In a meeting I attended last year with a group of editors and reporters at the Arizona Republic, one writer asked an incisive question: "How do we get people to take water issues seriously?" In neighboring New Mexico, drought had dried up rivers and forced water rationing. But Arizona itself seemed flush. The state had so much water it was pouring millions of gallons into the ground, to be pumped out and used on a later, drier day.

"Good luck," was about all the response I could muster. I’d flown into Phoenix earlier that afternoon, and I’d seen the sapphire circle of a swimming pool in every other backyard, and the emerald fairways of innumerable golf courses. Arizona had done a brilliant job of creating the illusion of watery bounty, and convincing residents that they lived in a place of scarcity would be no easy task.

As Associate Editor Matt Jenkins discovered while writing the cover story for this issue, Arizona’s looming water problems are not the stuff of disaster movies.
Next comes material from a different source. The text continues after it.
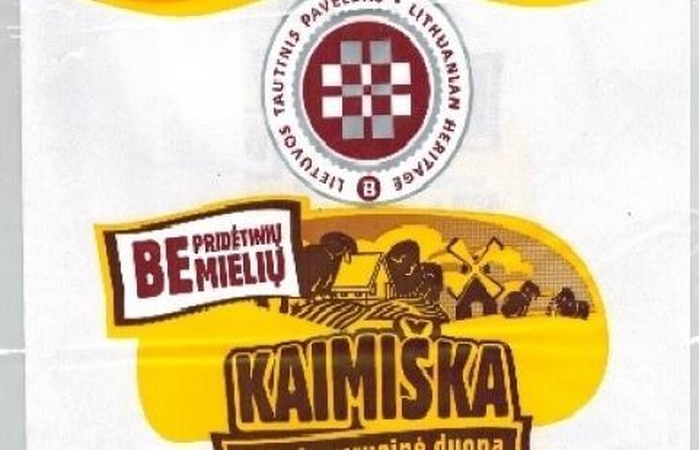 Neteisingai paženklinta duona surenkama iš rinkos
In this engineered age, drought is not a tsunami that will crush civilization overnight. Instead, it’s a slow-motion landslide, gradually toppling the best-laid plans of the visionaries who built the Southwest as we know it.

Those visionaries include Morris Udall, who spent much of his 30-year congressional career fighting for the Central Arizona Project, which pulls water from the Colorado River 300-plus miles across the desert to Phoenix and Tucson. They also include former Arizona Gov. Bruce Babbitt, who helped win federal funding for the CAP by hashing out rules meant to save Arizona’s groundwater for dry times.
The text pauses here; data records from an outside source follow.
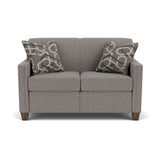 Nora Fabric Loveseat | Flexsteel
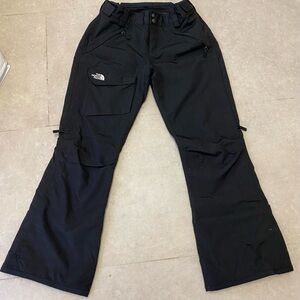 Womens north face ski pants size medium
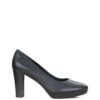Γόβες  Γόβες γυναικείες Clarks Μαύρο Kendra Sienna
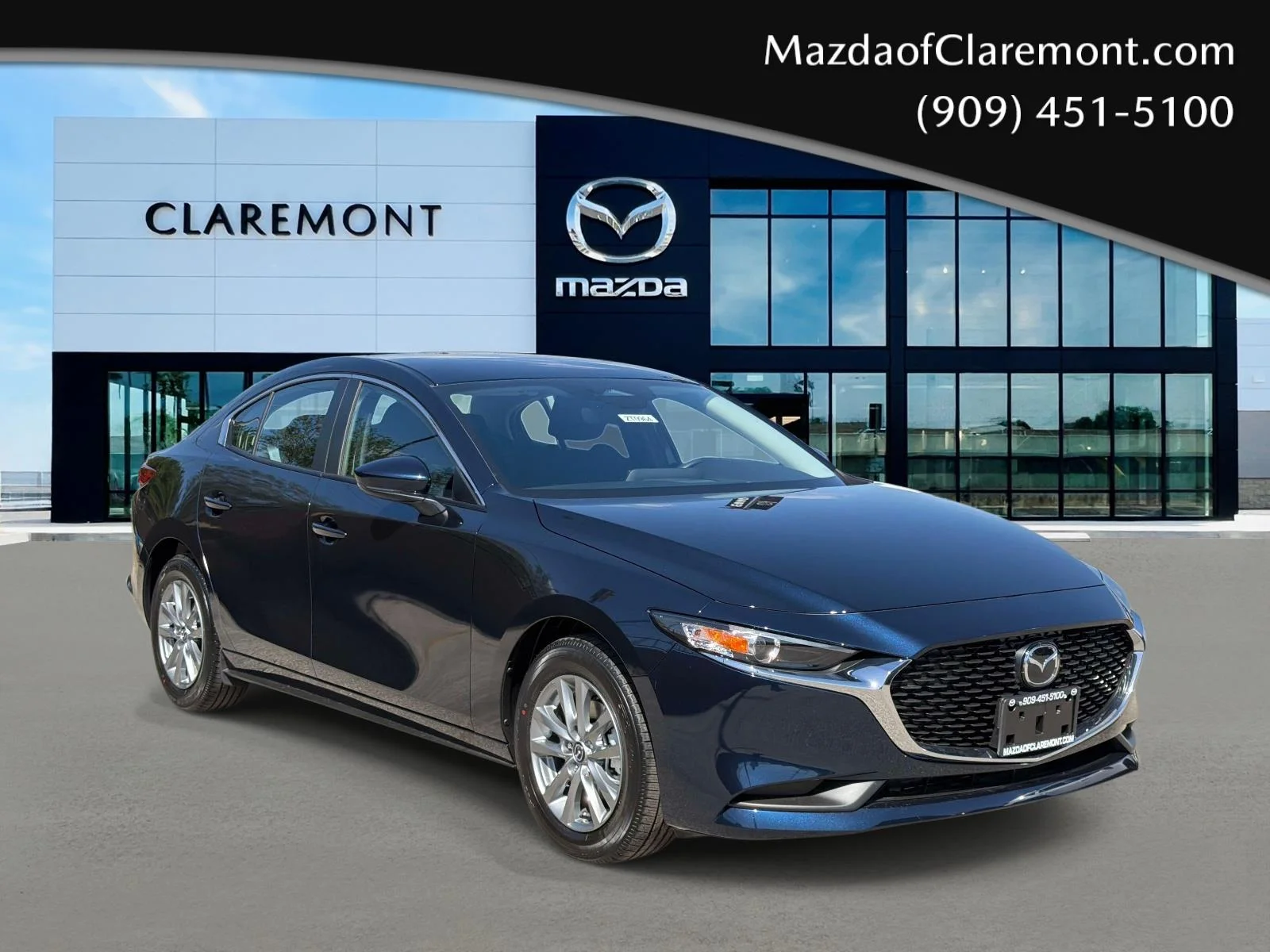 2026 Mazda Mazda3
The current drought is threatening to dry up the CAP just as the state is beginning to pay off its share of the $4 billion construction tab. The rules meant to safeguard groundwater, meanwhile, have been rendered impotent by a loophole that allows developers to continue drilling wells. If the current drought continues, the situation could easily spiral out of control, as water supplies dwindle and water bills soar.
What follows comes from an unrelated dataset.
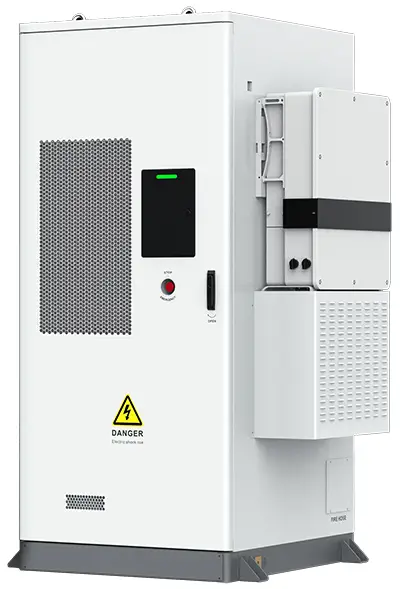 C&I storage for emergency power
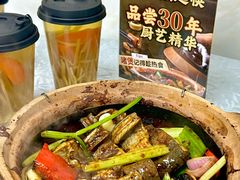 -天宝食坊·啫啫煲大排档(西华路店)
For the time being, lacking sky-high water bills — and the arrival of howling sandstorms — it will be difficult to convince Arizonans to behave like residents of a desert. (This winter’s deluge certainly isn’t helping the sense of urgency, though one good winter will not break a drought like the one we’re in.) There are some in Arizona who realize how precarious the situation is becoming, however, and they are beginning to lay new plans for dealing with water shortage. At the same time, the Interior Department, to its immense credit, is forcing Arizona and the other six states on the Colorado to hammer out an agreement by April to share the pain if the drought continues.

It’s the first time in a long time that these states have thought of themselves as fellow residents of the watershed, equally tied to the fate of the river. It’s also the first time in a while that we’ve been so up-front about one of the fundamental facts of the region: Despite our best-laid plans, the West has hard limits, and we need to learn to live within those limits.